Pre-Emption Group: Expectations for disapplication thresholds
On 05 March 2018, the Pre-Emption Group published a statement confirming its expectations for pre-emption disapplication thresholds.
When the Prospectus Regulation came into force in July 2017, it introduced a new exemption from the requirement to publish a prospectus up to a 20% increase in securities admitted to trading. (The previous exemption threshold under the Prospectus Directive was 10%). In light of this new threshold, the Pre-Emption Group confirmed that it did not intend to make any change to the flexibility permitted by the 2015 Statement of Principles - Disapplying pre-emption rights. The Statement of Principles allows for two resolutions for disapplication authority - the first 5% for general corporate purposes and, when applied for, the second 5% for use only in connection with an acquisition or specified capital investment.

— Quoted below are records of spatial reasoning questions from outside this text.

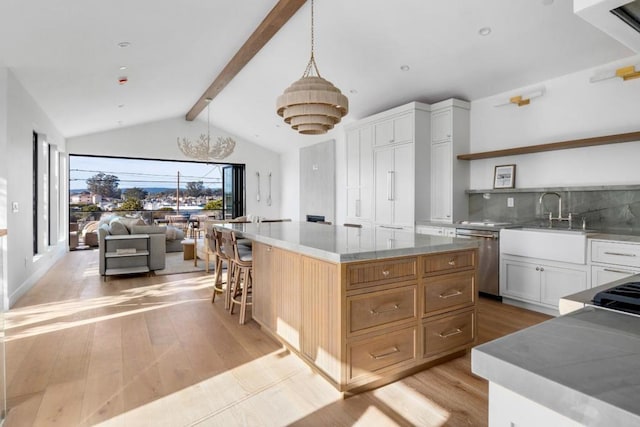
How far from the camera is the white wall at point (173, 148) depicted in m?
8.28

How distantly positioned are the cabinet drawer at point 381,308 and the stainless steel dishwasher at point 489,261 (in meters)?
2.07

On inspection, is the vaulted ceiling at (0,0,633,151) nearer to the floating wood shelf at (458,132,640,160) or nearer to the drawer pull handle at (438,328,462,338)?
the floating wood shelf at (458,132,640,160)

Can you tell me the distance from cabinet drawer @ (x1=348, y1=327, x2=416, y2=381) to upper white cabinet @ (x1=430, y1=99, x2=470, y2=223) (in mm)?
2964

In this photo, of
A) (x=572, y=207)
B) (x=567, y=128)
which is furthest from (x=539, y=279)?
(x=567, y=128)

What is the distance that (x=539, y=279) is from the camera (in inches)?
147

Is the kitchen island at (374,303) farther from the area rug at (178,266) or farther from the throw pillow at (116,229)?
the throw pillow at (116,229)

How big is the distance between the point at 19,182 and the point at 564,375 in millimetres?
5556

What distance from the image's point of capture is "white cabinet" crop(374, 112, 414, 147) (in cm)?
514

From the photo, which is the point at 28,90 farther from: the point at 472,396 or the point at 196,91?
the point at 472,396

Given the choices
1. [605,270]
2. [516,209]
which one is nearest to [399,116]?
[516,209]

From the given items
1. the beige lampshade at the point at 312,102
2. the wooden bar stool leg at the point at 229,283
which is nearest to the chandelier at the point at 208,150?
the wooden bar stool leg at the point at 229,283

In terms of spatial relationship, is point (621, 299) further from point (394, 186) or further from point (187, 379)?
point (394, 186)

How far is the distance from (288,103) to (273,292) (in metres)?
1.54

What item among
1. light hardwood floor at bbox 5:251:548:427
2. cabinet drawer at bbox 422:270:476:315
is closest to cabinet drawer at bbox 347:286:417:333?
cabinet drawer at bbox 422:270:476:315
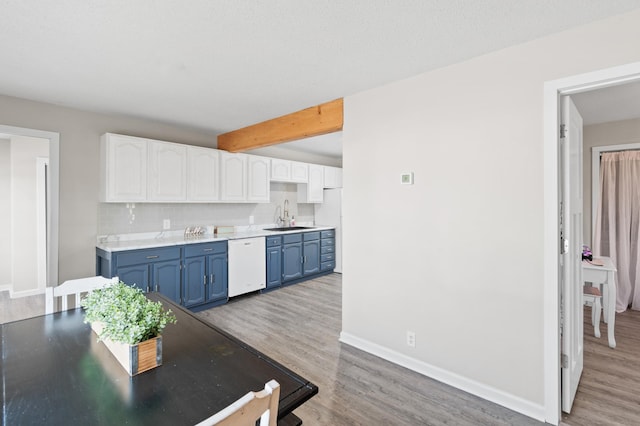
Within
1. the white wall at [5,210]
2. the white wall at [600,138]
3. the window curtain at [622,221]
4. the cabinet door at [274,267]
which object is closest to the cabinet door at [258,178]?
the cabinet door at [274,267]

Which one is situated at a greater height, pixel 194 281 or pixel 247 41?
pixel 247 41

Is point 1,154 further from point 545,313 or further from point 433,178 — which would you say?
point 545,313

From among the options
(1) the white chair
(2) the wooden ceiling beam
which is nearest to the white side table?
(1) the white chair

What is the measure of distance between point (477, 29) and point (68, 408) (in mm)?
2608

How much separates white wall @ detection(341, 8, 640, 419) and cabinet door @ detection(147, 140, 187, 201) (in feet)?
7.62

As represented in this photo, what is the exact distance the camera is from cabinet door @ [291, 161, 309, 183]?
18.1ft

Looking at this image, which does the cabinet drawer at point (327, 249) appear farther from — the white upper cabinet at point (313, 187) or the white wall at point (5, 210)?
the white wall at point (5, 210)

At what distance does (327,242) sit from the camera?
5.91m

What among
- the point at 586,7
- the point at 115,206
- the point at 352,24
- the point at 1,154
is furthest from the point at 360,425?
the point at 1,154

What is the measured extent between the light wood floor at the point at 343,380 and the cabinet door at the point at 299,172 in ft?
8.16

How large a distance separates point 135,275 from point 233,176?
1.86 metres

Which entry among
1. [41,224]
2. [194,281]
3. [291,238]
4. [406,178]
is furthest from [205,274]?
[41,224]

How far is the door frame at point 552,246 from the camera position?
6.18ft

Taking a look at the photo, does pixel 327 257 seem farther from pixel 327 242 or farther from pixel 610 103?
pixel 610 103
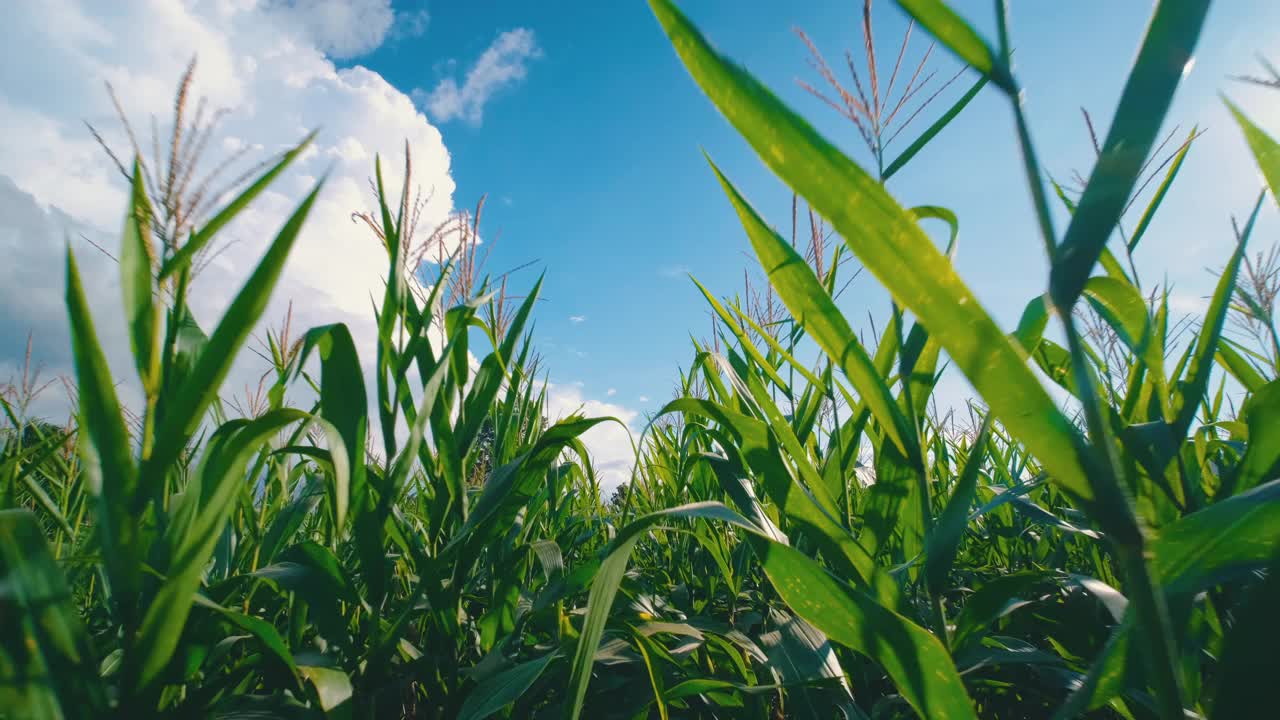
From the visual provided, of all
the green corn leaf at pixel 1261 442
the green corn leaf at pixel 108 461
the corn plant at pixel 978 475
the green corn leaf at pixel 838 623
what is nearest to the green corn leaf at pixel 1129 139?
the corn plant at pixel 978 475

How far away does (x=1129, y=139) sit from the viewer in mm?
342

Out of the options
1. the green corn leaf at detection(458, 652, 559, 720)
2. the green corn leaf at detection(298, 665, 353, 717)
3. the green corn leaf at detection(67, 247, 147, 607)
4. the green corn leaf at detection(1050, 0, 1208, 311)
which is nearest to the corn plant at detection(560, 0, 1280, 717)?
the green corn leaf at detection(1050, 0, 1208, 311)

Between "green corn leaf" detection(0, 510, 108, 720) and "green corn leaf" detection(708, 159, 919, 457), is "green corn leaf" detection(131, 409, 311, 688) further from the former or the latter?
"green corn leaf" detection(708, 159, 919, 457)

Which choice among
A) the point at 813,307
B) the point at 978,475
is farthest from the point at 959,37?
the point at 978,475

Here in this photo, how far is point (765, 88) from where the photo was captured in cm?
42

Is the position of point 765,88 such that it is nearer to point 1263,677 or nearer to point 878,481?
point 1263,677

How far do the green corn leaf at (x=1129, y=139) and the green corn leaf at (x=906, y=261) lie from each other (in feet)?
0.18

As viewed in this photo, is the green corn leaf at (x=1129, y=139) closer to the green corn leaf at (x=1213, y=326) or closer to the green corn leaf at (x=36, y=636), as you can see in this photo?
the green corn leaf at (x=1213, y=326)

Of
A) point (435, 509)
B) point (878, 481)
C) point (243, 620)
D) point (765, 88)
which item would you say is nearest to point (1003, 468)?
point (878, 481)

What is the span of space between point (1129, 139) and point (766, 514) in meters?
0.64

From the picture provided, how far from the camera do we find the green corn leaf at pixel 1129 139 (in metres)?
0.32

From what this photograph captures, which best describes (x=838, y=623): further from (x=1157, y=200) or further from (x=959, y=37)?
(x=1157, y=200)

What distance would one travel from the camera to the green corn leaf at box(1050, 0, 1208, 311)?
32 cm

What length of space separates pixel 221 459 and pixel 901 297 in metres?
0.74
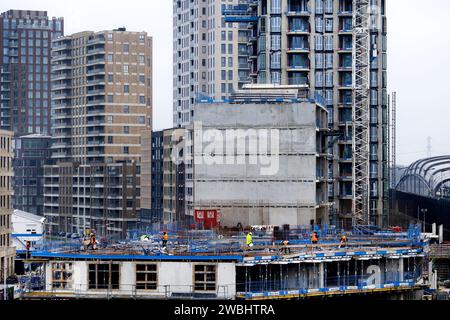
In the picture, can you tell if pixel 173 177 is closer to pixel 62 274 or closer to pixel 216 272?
pixel 62 274

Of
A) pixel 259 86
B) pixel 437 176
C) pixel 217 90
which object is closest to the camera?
pixel 259 86

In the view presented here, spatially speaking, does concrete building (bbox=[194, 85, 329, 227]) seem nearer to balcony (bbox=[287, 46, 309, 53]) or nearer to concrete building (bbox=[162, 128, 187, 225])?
balcony (bbox=[287, 46, 309, 53])

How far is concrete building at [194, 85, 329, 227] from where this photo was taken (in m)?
86.8

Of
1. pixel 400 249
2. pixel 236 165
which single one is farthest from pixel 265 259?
pixel 236 165

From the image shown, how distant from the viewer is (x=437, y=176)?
473 feet

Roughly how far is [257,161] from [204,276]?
40433mm

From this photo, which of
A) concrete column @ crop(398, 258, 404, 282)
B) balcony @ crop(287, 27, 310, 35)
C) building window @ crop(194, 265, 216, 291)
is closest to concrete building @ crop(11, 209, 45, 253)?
balcony @ crop(287, 27, 310, 35)

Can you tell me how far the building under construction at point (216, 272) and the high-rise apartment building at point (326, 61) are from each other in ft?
202

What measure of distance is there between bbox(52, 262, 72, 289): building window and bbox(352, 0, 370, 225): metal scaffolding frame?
7478 cm

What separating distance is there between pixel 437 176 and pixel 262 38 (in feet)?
123

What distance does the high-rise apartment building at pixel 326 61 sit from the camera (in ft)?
396

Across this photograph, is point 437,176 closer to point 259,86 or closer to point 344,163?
point 344,163

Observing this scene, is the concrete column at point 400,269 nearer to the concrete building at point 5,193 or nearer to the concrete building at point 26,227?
the concrete building at point 5,193

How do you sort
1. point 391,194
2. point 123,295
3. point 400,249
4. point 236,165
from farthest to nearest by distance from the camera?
point 391,194
point 236,165
point 400,249
point 123,295
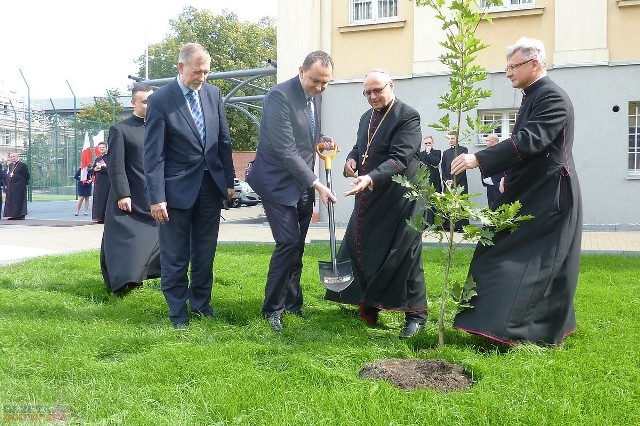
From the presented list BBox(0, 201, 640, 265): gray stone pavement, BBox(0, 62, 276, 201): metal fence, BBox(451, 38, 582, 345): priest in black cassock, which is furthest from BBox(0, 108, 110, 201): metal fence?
BBox(451, 38, 582, 345): priest in black cassock

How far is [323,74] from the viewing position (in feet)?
17.2

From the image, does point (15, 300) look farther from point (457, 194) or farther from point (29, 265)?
point (457, 194)

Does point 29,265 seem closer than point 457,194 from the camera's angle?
No

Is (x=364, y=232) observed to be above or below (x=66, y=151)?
below

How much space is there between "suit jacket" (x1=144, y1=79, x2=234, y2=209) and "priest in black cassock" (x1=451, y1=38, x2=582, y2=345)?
2.33m

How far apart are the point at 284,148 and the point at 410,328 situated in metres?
1.65

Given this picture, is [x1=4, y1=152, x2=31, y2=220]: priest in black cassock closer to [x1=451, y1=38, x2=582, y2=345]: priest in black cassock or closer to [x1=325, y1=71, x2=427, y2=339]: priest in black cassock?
[x1=325, y1=71, x2=427, y2=339]: priest in black cassock

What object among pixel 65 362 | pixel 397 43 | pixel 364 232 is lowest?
pixel 65 362

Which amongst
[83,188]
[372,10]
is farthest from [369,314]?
→ [83,188]

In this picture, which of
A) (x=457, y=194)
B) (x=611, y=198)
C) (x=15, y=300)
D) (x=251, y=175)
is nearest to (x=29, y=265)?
(x=15, y=300)

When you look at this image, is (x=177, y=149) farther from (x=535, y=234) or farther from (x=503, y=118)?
(x=503, y=118)

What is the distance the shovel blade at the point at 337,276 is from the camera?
5.35m

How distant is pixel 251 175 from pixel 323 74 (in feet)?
3.27

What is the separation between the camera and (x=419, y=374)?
388cm
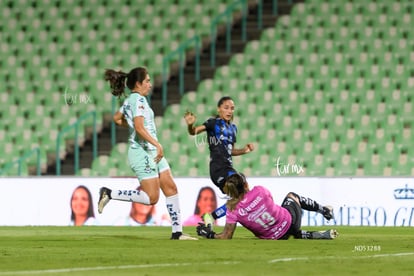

In its latest statement, the Pre-Emption Group confirms that whilst decisions about specific placings are a matter for individual shareholders, the Statement of Principles reflects a generally agreed position supported by the Investment Association and Pensions and Lifetime Savings Association. To assist in a constructive discussion between companies and shareholders, companies should be mindful of the expectations included within the Statement of Principles. Companies are also encouraged to use the template resolutions and Appendix of Best Practice in Engagement and Disclosure when applying for authority to disapply pre-emption rights and issuing shares under that authority.